As a transportation engineer with more than 20 years of experience focused on street safety, I have read thousands of crash reports; the solutions that the city urgently needs are inherently complicated.

Sometimes, the driver was clearly begging for disaster, grossly exceeding the speed limit during a joy ride before their luck changed. Other times, he or she was distracted just for a moment — but it was the wrong moment.

Another important consideration is that street-safety engineering countermeasures and enforcement presuppose certain rules. Engineering assumes that if you enact reasonable speed limits, place warning signs, narrow lanes, tighten up wide streets, and install bike lanes and crosswalks,  that drivers, cyclists, and pedestrians literally will stay in their lane. Enforcement assumes that police presence (physical and automated) will deter bad behavior.
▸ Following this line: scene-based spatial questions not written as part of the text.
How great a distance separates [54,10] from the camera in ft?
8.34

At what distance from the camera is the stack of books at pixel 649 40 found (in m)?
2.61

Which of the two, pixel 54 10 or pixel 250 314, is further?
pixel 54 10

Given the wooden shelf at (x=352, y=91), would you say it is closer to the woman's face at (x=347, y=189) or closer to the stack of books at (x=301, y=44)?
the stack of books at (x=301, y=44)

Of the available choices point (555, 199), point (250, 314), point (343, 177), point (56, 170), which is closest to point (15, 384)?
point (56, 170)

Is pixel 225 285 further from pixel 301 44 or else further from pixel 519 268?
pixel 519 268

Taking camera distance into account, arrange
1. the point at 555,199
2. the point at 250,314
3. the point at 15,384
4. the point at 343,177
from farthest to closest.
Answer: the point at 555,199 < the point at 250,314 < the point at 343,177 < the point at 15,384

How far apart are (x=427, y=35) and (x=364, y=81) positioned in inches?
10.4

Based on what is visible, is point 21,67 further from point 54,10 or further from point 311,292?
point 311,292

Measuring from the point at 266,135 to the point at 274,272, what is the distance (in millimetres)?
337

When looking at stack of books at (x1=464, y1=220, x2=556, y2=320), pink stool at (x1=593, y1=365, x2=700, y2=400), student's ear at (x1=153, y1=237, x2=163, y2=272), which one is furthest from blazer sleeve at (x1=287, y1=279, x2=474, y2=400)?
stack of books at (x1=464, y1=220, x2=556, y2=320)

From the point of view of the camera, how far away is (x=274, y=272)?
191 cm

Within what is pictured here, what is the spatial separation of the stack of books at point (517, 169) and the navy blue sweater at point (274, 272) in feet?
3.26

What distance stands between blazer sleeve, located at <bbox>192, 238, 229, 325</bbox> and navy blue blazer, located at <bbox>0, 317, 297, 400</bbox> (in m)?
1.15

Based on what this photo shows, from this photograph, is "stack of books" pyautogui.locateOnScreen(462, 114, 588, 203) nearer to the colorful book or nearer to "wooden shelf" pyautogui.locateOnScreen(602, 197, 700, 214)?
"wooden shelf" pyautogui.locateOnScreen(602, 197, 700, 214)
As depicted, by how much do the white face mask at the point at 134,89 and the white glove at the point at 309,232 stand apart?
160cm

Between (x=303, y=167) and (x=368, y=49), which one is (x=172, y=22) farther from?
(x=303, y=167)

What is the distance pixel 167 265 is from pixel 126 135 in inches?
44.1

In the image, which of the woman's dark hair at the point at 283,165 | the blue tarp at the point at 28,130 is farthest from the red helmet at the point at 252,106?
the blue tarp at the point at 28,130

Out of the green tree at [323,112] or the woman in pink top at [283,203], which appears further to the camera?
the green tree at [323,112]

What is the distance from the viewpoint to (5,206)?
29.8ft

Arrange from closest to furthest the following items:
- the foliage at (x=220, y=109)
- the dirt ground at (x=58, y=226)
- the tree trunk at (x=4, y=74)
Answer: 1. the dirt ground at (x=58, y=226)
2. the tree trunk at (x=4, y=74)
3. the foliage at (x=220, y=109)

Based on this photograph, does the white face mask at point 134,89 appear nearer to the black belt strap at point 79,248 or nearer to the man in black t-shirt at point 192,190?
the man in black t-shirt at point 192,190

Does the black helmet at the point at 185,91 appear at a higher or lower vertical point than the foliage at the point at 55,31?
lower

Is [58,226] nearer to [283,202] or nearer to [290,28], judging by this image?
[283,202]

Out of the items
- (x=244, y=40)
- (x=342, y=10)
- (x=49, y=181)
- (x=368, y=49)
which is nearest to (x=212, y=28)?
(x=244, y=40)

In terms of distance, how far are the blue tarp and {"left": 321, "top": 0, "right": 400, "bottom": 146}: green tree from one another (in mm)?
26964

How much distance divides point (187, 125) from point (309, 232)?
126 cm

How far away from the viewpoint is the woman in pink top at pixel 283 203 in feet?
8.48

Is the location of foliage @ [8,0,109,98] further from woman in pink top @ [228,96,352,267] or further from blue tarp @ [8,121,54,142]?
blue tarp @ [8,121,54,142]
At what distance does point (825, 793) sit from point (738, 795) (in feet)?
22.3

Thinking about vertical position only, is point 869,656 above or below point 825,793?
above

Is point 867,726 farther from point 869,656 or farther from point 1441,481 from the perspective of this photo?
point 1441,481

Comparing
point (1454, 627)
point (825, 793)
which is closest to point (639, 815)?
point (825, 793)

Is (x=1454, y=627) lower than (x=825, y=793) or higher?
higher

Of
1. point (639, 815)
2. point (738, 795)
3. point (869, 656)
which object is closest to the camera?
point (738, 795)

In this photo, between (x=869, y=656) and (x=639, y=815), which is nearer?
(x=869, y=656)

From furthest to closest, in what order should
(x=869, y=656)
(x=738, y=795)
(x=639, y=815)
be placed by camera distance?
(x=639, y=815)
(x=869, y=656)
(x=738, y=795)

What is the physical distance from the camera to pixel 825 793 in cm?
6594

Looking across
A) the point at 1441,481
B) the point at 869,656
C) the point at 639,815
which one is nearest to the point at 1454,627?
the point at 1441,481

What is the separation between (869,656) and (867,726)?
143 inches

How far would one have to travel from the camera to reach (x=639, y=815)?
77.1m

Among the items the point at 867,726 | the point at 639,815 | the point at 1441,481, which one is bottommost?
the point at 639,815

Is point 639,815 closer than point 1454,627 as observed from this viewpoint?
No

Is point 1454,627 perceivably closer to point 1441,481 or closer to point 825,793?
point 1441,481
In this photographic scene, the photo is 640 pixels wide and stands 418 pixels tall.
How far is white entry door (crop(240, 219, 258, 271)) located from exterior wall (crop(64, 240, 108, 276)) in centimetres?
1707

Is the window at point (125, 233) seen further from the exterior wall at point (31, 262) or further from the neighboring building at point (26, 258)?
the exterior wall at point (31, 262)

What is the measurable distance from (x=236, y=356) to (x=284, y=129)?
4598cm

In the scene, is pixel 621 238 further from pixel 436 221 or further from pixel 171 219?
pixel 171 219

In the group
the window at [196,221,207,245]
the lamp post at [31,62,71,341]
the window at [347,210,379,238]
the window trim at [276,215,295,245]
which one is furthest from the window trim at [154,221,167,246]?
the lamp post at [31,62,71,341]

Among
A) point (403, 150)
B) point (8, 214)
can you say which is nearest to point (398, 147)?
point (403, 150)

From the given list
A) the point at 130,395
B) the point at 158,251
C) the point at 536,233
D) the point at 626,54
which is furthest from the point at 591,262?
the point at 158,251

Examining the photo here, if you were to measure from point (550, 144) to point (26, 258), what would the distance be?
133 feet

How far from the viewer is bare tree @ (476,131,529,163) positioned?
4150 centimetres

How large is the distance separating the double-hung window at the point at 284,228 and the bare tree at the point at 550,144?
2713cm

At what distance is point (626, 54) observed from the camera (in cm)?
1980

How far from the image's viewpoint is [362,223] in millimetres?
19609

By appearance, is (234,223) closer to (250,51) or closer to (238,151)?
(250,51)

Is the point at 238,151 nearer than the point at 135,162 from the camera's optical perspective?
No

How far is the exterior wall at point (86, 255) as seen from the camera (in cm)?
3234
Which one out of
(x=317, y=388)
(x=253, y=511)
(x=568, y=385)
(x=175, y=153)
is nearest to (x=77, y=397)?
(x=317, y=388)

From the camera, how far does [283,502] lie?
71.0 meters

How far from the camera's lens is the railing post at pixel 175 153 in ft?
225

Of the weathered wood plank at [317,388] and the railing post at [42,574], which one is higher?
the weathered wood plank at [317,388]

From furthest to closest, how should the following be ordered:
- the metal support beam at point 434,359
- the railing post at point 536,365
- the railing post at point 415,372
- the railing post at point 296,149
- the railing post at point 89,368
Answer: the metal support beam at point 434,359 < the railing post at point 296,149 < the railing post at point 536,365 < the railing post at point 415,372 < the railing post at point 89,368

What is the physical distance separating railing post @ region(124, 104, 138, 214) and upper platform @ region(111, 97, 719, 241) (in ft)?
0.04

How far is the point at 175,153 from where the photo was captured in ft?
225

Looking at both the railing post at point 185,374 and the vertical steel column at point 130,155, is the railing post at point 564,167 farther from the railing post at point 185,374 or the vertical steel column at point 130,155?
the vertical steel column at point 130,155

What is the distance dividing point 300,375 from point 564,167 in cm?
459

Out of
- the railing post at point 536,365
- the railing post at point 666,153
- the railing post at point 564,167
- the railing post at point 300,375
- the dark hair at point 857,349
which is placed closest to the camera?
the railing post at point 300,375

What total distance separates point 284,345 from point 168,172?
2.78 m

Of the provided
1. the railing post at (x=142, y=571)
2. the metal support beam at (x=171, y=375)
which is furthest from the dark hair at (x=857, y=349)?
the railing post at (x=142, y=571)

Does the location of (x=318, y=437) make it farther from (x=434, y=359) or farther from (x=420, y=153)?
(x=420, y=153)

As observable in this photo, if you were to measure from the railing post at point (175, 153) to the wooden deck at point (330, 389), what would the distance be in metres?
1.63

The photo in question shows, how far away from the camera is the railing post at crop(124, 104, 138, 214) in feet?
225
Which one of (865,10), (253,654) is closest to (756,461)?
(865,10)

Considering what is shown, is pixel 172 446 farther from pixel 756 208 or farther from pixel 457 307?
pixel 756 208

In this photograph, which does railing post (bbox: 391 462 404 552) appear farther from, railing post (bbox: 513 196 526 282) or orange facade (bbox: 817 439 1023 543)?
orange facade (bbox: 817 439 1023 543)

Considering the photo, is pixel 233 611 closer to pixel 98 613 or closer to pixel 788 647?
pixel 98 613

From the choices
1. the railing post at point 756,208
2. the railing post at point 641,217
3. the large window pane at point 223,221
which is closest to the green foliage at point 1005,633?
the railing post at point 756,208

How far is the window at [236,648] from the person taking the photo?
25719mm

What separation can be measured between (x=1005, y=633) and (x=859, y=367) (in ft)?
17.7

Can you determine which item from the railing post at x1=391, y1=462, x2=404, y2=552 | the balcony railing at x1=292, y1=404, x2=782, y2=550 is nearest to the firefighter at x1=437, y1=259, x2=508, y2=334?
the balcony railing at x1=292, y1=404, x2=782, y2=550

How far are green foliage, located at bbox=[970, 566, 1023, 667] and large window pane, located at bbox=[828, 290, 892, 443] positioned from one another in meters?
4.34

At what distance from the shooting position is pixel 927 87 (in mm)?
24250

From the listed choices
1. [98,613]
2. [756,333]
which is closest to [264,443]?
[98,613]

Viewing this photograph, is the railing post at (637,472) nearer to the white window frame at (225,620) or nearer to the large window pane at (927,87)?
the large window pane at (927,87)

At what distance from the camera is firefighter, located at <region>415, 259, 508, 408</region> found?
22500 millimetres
But neither engineering nor enforcement succeed when drivers either ignore the rules or seek to break them. So, that leaves the problem up to the courts to change behavior after things go bad, and only after we begin to clamp down harder on traffic-violence offenders. By strengthening the legal system with higher penalties and longer sentences for dangerous driving, it could deter the very small percentage of motorists causing the majority of traffic violence.

Adopting adequate technology on the front end also could stop dangerous drivers from making bad choices. Why are we given a break on speeding tickets until we exceed 10 miles per hour over the legally posted speed limit? This practice is a relic of the time before widespread radar speed-collection technology, when courts could not prove a motorist was speeding if it wasn't clear. Why are alcohol locks and speed governors not standard on all cars to ensure the driver is observing the law? The insurance industry could use its influence to lobby the federal government for such changes in the name of safety and savings on insurance payouts.

Our city needs these kinds of responsive countermeasures in order to curb traffic violence and reach the very small percentage of dangerous drivers who can’t be stopped otherwise. City and state legislators must strengthen laws and lobby automakers and insurance companies in order to carry out these changes and make a real difference in saving lives.

Matthew Carmody, an expert in transportation safety, is vice president of Traffic & Transportation Engineering at AKRF.  This story has been updated. An earlier version presented one of the author’s points in a way that contradicted long-established facts.